Applies To: Forefront Endpoint Protection

Event ID 1119 — Forefront Endpoint Protection Client

Details

Product

Microsoft Malware Protection

ID

1119

Source

Microsoft Antimalware

Version

3.0

Symbolic Name

MALWAREPROTECTION_MALWARE_ACTION_FAILED

Message

Forefront Endpoint Protection client has encountered a critical error when taking action on malware or other potentially unwanted software.

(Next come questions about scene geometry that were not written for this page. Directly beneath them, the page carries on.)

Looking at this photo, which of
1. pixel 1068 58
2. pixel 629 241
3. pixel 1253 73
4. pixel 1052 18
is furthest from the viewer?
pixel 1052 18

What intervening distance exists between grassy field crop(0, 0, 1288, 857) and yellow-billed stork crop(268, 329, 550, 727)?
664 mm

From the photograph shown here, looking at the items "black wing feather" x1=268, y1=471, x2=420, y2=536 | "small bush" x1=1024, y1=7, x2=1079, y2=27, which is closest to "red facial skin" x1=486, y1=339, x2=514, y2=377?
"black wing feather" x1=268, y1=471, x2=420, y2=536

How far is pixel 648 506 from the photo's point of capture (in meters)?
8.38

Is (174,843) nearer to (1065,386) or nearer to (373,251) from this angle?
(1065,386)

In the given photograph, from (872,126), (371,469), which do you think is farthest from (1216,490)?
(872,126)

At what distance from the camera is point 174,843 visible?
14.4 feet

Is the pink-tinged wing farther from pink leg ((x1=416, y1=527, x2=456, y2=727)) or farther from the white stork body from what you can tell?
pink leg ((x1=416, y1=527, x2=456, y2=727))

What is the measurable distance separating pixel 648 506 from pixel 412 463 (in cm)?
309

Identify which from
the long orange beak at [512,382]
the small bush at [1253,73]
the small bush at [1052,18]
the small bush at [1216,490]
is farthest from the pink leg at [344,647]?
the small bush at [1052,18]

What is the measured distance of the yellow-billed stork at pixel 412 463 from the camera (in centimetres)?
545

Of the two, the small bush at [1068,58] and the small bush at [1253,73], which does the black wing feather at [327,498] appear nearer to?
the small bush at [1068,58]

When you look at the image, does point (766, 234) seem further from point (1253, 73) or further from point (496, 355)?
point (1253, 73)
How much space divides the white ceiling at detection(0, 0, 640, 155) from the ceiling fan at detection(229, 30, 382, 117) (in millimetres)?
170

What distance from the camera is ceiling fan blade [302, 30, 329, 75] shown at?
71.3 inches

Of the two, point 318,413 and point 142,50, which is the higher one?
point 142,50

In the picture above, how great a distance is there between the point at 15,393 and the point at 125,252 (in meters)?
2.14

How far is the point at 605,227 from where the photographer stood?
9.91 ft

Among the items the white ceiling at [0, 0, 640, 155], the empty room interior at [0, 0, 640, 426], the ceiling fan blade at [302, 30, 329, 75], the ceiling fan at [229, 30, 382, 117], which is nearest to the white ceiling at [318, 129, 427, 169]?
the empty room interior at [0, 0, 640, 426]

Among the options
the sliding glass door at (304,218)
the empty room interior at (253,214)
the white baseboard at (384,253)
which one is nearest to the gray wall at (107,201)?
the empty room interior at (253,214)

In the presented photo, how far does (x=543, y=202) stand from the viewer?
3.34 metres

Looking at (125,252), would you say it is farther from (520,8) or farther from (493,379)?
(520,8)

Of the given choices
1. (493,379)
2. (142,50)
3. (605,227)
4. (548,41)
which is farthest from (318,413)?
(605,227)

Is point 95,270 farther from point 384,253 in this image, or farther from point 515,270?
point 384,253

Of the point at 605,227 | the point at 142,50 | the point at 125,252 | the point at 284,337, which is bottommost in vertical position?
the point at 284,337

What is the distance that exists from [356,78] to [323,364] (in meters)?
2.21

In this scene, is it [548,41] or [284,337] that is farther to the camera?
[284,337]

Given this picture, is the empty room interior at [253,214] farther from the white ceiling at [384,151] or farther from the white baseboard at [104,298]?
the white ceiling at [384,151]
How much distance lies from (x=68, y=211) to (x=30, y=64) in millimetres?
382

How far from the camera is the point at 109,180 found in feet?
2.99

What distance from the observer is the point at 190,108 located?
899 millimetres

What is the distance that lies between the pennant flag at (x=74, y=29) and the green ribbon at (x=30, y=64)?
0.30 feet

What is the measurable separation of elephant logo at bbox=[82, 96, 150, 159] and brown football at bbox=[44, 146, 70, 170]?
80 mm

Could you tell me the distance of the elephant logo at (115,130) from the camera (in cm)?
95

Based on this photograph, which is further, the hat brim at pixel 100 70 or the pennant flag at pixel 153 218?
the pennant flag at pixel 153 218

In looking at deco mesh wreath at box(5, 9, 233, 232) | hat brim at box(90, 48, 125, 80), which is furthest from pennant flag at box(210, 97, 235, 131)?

For more information please see the following: https://go.microsoft.com/fwlink/?linkid=158117&threatid=4294967289

  1. Name: <Threat name>

  2. ID: <Threat ID>

  3. Severity: Low, Medium, High, Severe

  4. Category: Exploit, Test, Vulnerability, Policy

  5. Path: <Path>

  6. Detection Origin: Unknown, Local machine, Network share, Internet, Incoming traffic, Outgoing traffic

  7. Detection Type: Heuristics, Generic, Concrete, Dynamic Signature

  8. Detection Source: User, System, Real-time protection, IE Downloads and Outlook Express Attachments, Network Inspection System, Browser Help Object

  9. User: <Remediation User Name>

  10. Process Name: <Process in the PID>

  11. Action: Remove, Clean, Quarantine, Allow, Not Applicable

  12. Action Status: <Description of additional actions>

  13. Error Code: <Error code>

  14. Error Description: <Error description>

  15. Signature Version: <Signature version>

  16. Engine Version: <Antimalware Engine version>

Explanation

Forefront Endpoint Protection client has received this error due to critical issues. The computer may not be protected.

User Action

Action User Action

Remove

Perform a signature update and then verify that the quarantine succeeded.

Clean

Perform a signature update and then verify that the quarantine succeeded.

Quarantine

Perform a signature update and verify that the user has permission to access the necessary resources.

Allow

Verify that the user has permission to access the necessary resources.